§ YOUR GOAL: The expected answer is the full listing, repeated exactly and free of images.

§ SOURCE INFORMATION:
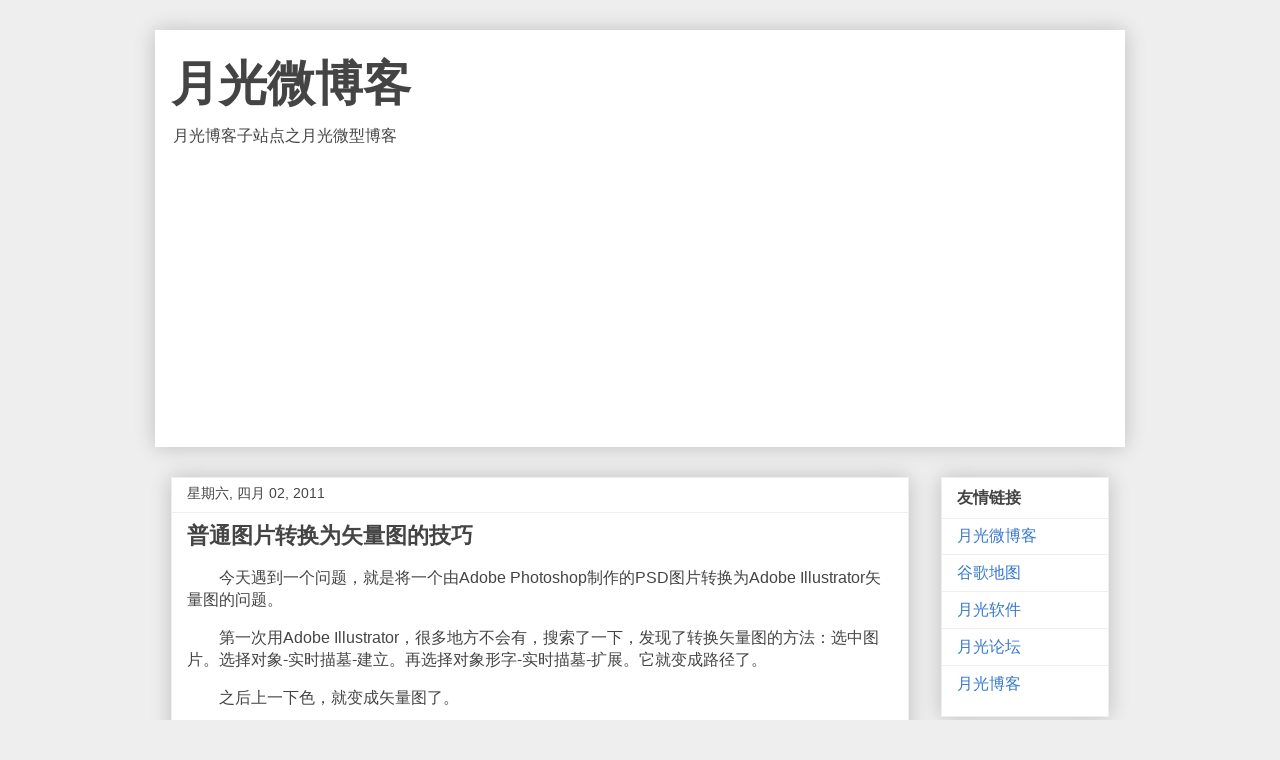

--- FILE ---
content_type: text/html; charset=utf-8
request_url: https://www.google.com/recaptcha/api2/aframe
body_size: 267
content:
<!DOCTYPE HTML><html><head><meta http-equiv="content-type" content="text/html; charset=UTF-8"></head><body><script nonce="-5aGeTajubwDrWuIxwniJQ">/** Anti-fraud and anti-abuse applications only. See google.com/recaptcha */ try{var clients={'sodar':'https://pagead2.googlesyndication.com/pagead/sodar?'};window.addEventListener("message",function(a){try{if(a.source===window.parent){var b=JSON.parse(a.data);var c=clients[b['id']];if(c){var d=document.createElement('img');d.src=c+b['params']+'&rc='+(localStorage.getItem("rc::a")?sessionStorage.getItem("rc::b"):"");window.document.body.appendChild(d);sessionStorage.setItem("rc::e",parseInt(sessionStorage.getItem("rc::e")||0)+1);localStorage.setItem("rc::h",'1768380965133');}}}catch(b){}});window.parent.postMessage("_grecaptcha_ready", "*");}catch(b){}</script></body></html>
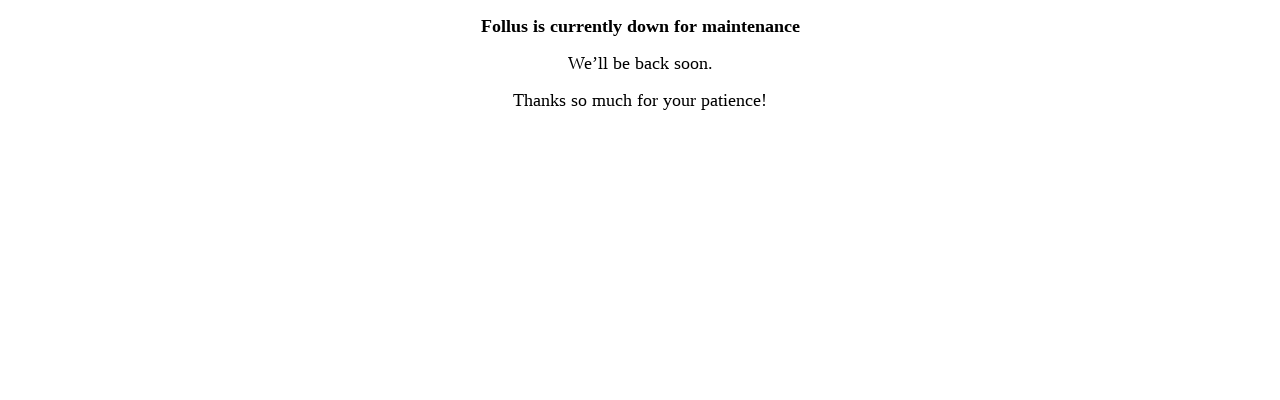

--- FILE ---
content_type: text/javascript
request_url: https://follus.com/cdn/shop/t/31/assets/currencyNotification.js?v=56361372694468929941735802939
body_size: -589
content:
document.addEventListener("DOMContentLoaded",function(){function updateInfoCurrencyNotification(){const selectedValue=document.getElementById("currenciesSelector").value,paragraph=document.querySelector(".text-info-other-usd");selectedValue!=="USD"?paragraph.style.display="block":paragraph.style.display="none"}updateInfoCurrencyNotification(),document.getElementById("currenciesSelector").addEventListener("change",updateInfoCurrencyNotification)});
//# sourceMappingURL=/cdn/shop/t/31/assets/currencyNotification.js.map?v=56361372694468929941735802939
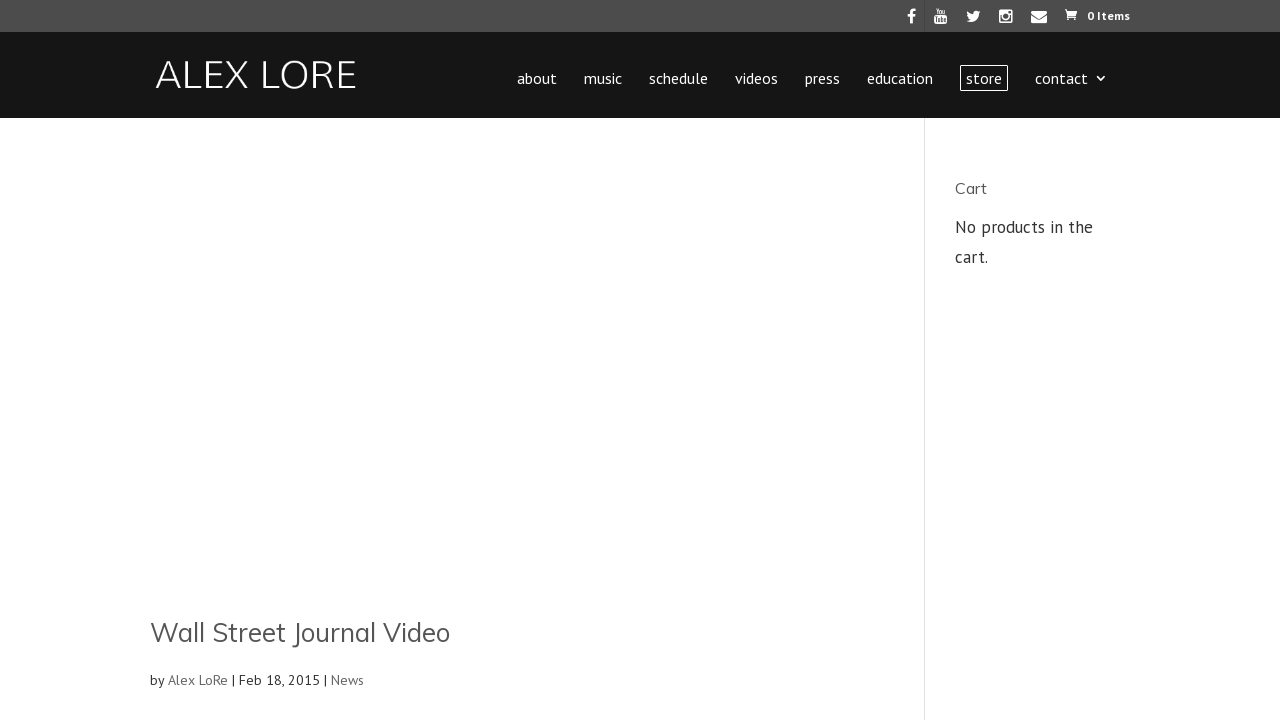

--- FILE ---
content_type: text/css
request_url: https://alexlore.com/wp-content/et-cache/taxonomy/post_tag/77/et-divi-dynamic-tb-1254-late.css?ver=1753858065
body_size: 529
content:
@font-face{font-family:ETmodules;font-display:block;src:url(//alexlore.com/wp-content/themes/Divi/core/admin/fonts/modules/social/modules.eot);src:url(//alexlore.com/wp-content/themes/Divi/core/admin/fonts/modules/social/modules.eot?#iefix) format("embedded-opentype"),url(//alexlore.com/wp-content/themes/Divi/core/admin/fonts/modules/social/modules.woff) format("woff"),url(//alexlore.com/wp-content/themes/Divi/core/admin/fonts/modules/social/modules.ttf) format("truetype"),url(//alexlore.com/wp-content/themes/Divi/core/admin/fonts/modules/social/modules.svg#ETmodules) format("svg");font-weight:400;font-style:normal}

--- FILE ---
content_type: text/css
request_url: https://alexlore.com/wp-content/themes/AlexLoRe2016/style.css?ver=4.27.4
body_size: 3257
content:
/*
 Theme Name:   Alex LoRe 2016
 Description:  A child-theme based on Divi (Elegant Themes)
 Author:       Damian Sim
 Author URI:   http://www.damiansim.com
 Template:     Divi
 Version:      1.0.0
 Tags:         light, dark, two-columns, right-sidebar, responsive-layout, accessibility-ready
 Text Domain:  divi-child
*/


/* =Theme customization starts here
-------------------------------------------------------------- */

/* 03 Feb 2025 */

.woocommerce div.product form.cart .variations td {padding: .857em 0.587em !important;}
@media (min-width: 981px) {#et-top-navigation {padding-left:0!important}
}

/* Clinics Page */ .page-id-1824 #main-content .container {max-width: 680px;}

.grecaptcha-badge {z-index: 99999;}

@media only screen and (min-width: 981px) {
	#wpmenucartli {display: none!important;}
	.store-link>a {padding: 5px !important; border: 1px solid #fff; border-radius: 1px;}
}
/* .et-cart-info {display:none !important;} */

a.button.wc-forward {display: block; width: fit-content;}

.product .related h2 {font-size: 18px!important;}

/*bump fix!*/ .woocommerce-page #et-main-area #main-content .container {
    padding-top: 176px !important;
}

.woocommerce-Price-amount.amount {color:#555;}

.woocommerce ul.cart_list li a, .woocommerce ul.product_list_widget li a {font-size: 15px; line-height: 1.5;}

.woocommerce-page #main-header, .attachment #main-header, .single-post #main-header, .archive #main-header, .search #main-header, .error404 #main-header, /*.page-id-1800 #main-header,*/ .page-id-1824 #main-header {background: #151515;}

.woocommerce-page #top-header, .attachment #top-header, .single-post #top-header, .archive #top-header, .search #top-header, .error404 #top-header {background: #333;}

/*@media only screen and (max-width: 479px){.home #logo, .page-id-161 #logo, .page-id-4 #logo, .page-id-21 #logo, .page-id-57 #logo, .page-id-714 #logo {display:none;}}*/

#top-menu li.current-menu-item>a {font-weight: 600;}

#et-top-navigation {
    font-weight: normal;
    text-transform: lowercase;
}

#main-header .et_mobile_menu {
    background: rgba(0,0,0,.8)!important;
	/*border-color: #606060;*/
}

.mobile_menu_bar:before {color: #fff!important;}

.et_mobile_menu li.al-social {display: inline-block !important; padding: 0 15px;}

h1, h2, h3, h4, h5, h6 {font-family: "Muli", "Open Sans", Arial, sans-serif;}

a.more-link {text-transform: capitalize;}

.et-pb-contact-message {
    text-align: center;
}

/*.wp-pagenavi span.current, .wp-pagenavi a:hover {color: #939300 !important;}*/

h4.widgettitle {font-size: 16px;}

li.crpw-item {font-size: 14px;}

#mfgigcal-widget .date {font-size: 14px;}

#mfgigcal-widget h4 {font-size: 16px; padding-bottom: 0;}

#mfgigcal-widget p {font-size: 14px;}

a.calendar_url {font-size: 16px;}

.et_bloom_optin_1 .et_bloom .et_bloom_form_container .et_bloom_form_content {padding-top: 0;}

.et_audio_container .mejs-container .mejs-controls .mejs-time span {line-height: 1;}

@media (min-width: 981px) {}

@media (max-width: 980px) and (min-width: 768px){
.et_pb_audio_module_content h2 {font-size: 28px;}
}

@media (max-width: 480px) {
	.et_header_style_left #logo {max-width: 35%;}
	.woocommerce div.product div.images, .woocommerce-page div.product div.images, .woocommerce div.product div.summary, .woocommerce-page div.product div.summary {width: auto;}
}

--- FILE ---
content_type: text/css
request_url: https://alexlore.com/wp-content/et-cache/taxonomy/post_tag/77/et-divi-dynamic-tb-1254-late.css
body_size: 529
content:
@font-face{font-family:ETmodules;font-display:block;src:url(//alexlore.com/wp-content/themes/Divi/core/admin/fonts/modules/social/modules.eot);src:url(//alexlore.com/wp-content/themes/Divi/core/admin/fonts/modules/social/modules.eot?#iefix) format("embedded-opentype"),url(//alexlore.com/wp-content/themes/Divi/core/admin/fonts/modules/social/modules.woff) format("woff"),url(//alexlore.com/wp-content/themes/Divi/core/admin/fonts/modules/social/modules.ttf) format("truetype"),url(//alexlore.com/wp-content/themes/Divi/core/admin/fonts/modules/social/modules.svg#ETmodules) format("svg");font-weight:400;font-style:normal}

§ SOLUTION TO THIS EXERCISE:
--- FILE ---
content_type: text/html; charset=utf-8
request_url: https://www.google.com/recaptcha/api2/aframe
body_size: 267
content:
<!DOCTYPE HTML><html><head><meta http-equiv="content-type" content="text/html; charset=UTF-8"></head><body><script nonce="-5aGeTajubwDrWuIxwniJQ">/** Anti-fraud and anti-abuse applications only. See google.com/recaptcha */ try{var clients={'sodar':'https://pagead2.googlesyndication.com/pagead/sodar?'};window.addEventListener("message",function(a){try{if(a.source===window.parent){var b=JSON.parse(a.data);var c=clients[b['id']];if(c){var d=document.createElement('img');d.src=c+b['params']+'&rc='+(localStorage.getItem("rc::a")?sessionStorage.getItem("rc::b"):"");window.document.body.appendChild(d);sessionStorage.setItem("rc::e",parseInt(sessionStorage.getItem("rc::e")||0)+1);localStorage.setItem("rc::h",'1768380965133');}}}catch(b){}});window.parent.postMessage("_grecaptcha_ready", "*");}catch(b){}</script></body></html>

--- FILE ---
content_type: text/javascript
request_url: https://follus.com/cdn/shop/t/31/assets/currencyNotification.js?v=56361372694468929941735802939
body_size: -589
content:
document.addEventListener("DOMContentLoaded",function(){function updateInfoCurrencyNotification(){const selectedValue=document.getElementById("currenciesSelector").value,paragraph=document.querySelector(".text-info-other-usd");selectedValue!=="USD"?paragraph.style.display="block":paragraph.style.display="none"}updateInfoCurrencyNotification(),document.getElementById("currenciesSelector").addEventListener("change",updateInfoCurrencyNotification)});
//# sourceMappingURL=/cdn/shop/t/31/assets/currencyNotification.js.map?v=56361372694468929941735802939

--- FILE ---
content_type: text/css
request_url: https://alexlore.com/wp-content/et-cache/taxonomy/post_tag/77/et-divi-dynamic-tb-1254-late.css?ver=1753858065
body_size: 529
content:
@font-face{font-family:ETmodules;font-display:block;src:url(//alexlore.com/wp-content/themes/Divi/core/admin/fonts/modules/social/modules.eot);src:url(//alexlore.com/wp-content/themes/Divi/core/admin/fonts/modules/social/modules.eot?#iefix) format("embedded-opentype"),url(//alexlore.com/wp-content/themes/Divi/core/admin/fonts/modules/social/modules.woff) format("woff"),url(//alexlore.com/wp-content/themes/Divi/core/admin/fonts/modules/social/modules.ttf) format("truetype"),url(//alexlore.com/wp-content/themes/Divi/core/admin/fonts/modules/social/modules.svg#ETmodules) format("svg");font-weight:400;font-style:normal}

--- FILE ---
content_type: text/css
request_url: https://alexlore.com/wp-content/themes/AlexLoRe2016/style.css?ver=4.27.4
body_size: 3257
content:
/*
 Theme Name:   Alex LoRe 2016
 Description:  A child-theme based on Divi (Elegant Themes)
 Author:       Damian Sim
 Author URI:   http://www.damiansim.com
 Template:     Divi
 Version:      1.0.0
 Tags:         light, dark, two-columns, right-sidebar, responsive-layout, accessibility-ready
 Text Domain:  divi-child
*/


/* =Theme customization starts here
-------------------------------------------------------------- */

/* 03 Feb 2025 */

.woocommerce div.product form.cart .variations td {padding: .857em 0.587em !important;}
@media (min-width: 981px) {#et-top-navigation {padding-left:0!important}
}

/* Clinics Page */ .page-id-1824 #main-content .container {max-width: 680px;}

.grecaptcha-badge {z-index: 99999;}

@media only screen and (min-width: 981px) {
	#wpmenucartli {display: none!important;}
	.store-link>a {padding: 5px !important; border: 1px solid #fff; border-radius: 1px;}
}
/* .et-cart-info {display:none !important;} */

a.button.wc-forward {display: block; width: fit-content;}

.product .related h2 {font-size: 18px!important;}

/*bump fix!*/ .woocommerce-page #et-main-area #main-content .container {
    padding-top: 176px !important;
}

.woocommerce-Price-amount.amount {color:#555;}

.woocommerce ul.cart_list li a, .woocommerce ul.product_list_widget li a {font-size: 15px; line-height: 1.5;}

.woocommerce-page #main-header, .attachment #main-header, .single-post #main-header, .archive #main-header, .search #main-header, .error404 #main-header, /*.page-id-1800 #main-header,*/ .page-id-1824 #main-header {background: #151515;}

.woocommerce-page #top-header, .attachment #top-header, .single-post #top-header, .archive #top-header, .search #top-header, .error404 #top-header {background: #333;}

/*@media only screen and (max-width: 479px){.home #logo, .page-id-161 #logo, .page-id-4 #logo, .page-id-21 #logo, .page-id-57 #logo, .page-id-714 #logo {display:none;}}*/

#top-menu li.current-menu-item>a {font-weight: 600;}

#et-top-navigation {
    font-weight: normal;
    text-transform: lowercase;
}

#main-header .et_mobile_menu {
    background: rgba(0,0,0,.8)!important;
	/*border-color: #606060;*/
}

.mobile_menu_bar:before {color: #fff!important;}

.et_mobile_menu li.al-social {display: inline-block !important; padding: 0 15px;}

h1, h2, h3, h4, h5, h6 {font-family: "Muli", "Open Sans", Arial, sans-serif;}

a.more-link {text-transform: capitalize;}

.et-pb-contact-message {
    text-align: center;
}

/*.wp-pagenavi span.current, .wp-pagenavi a:hover {color: #939300 !important;}*/

h4.widgettitle {font-size: 16px;}

li.crpw-item {font-size: 14px;}

#mfgigcal-widget .date {font-size: 14px;}

#mfgigcal-widget h4 {font-size: 16px; padding-bottom: 0;}

#mfgigcal-widget p {font-size: 14px;}

a.calendar_url {font-size: 16px;}

.et_bloom_optin_1 .et_bloom .et_bloom_form_container .et_bloom_form_content {padding-top: 0;}

.et_audio_container .mejs-container .mejs-controls .mejs-time span {line-height: 1;}

@media (min-width: 981px) {}

@media (max-width: 980px) and (min-width: 768px){
.et_pb_audio_module_content h2 {font-size: 28px;}
}

@media (max-width: 480px) {
	.et_header_style_left #logo {max-width: 35%;}
	.woocommerce div.product div.images, .woocommerce-page div.product div.images, .woocommerce div.product div.summary, .woocommerce-page div.product div.summary {width: auto;}
}

--- FILE ---
content_type: text/css
request_url: https://alexlore.com/wp-content/et-cache/taxonomy/post_tag/77/et-divi-dynamic-tb-1254-late.css
body_size: 529
content:
@font-face{font-family:ETmodules;font-display:block;src:url(//alexlore.com/wp-content/themes/Divi/core/admin/fonts/modules/social/modules.eot);src:url(//alexlore.com/wp-content/themes/Divi/core/admin/fonts/modules/social/modules.eot?#iefix) format("embedded-opentype"),url(//alexlore.com/wp-content/themes/Divi/core/admin/fonts/modules/social/modules.woff) format("woff"),url(//alexlore.com/wp-content/themes/Divi/core/admin/fonts/modules/social/modules.ttf) format("truetype"),url(//alexlore.com/wp-content/themes/Divi/core/admin/fonts/modules/social/modules.svg#ETmodules) format("svg");font-weight:400;font-style:normal}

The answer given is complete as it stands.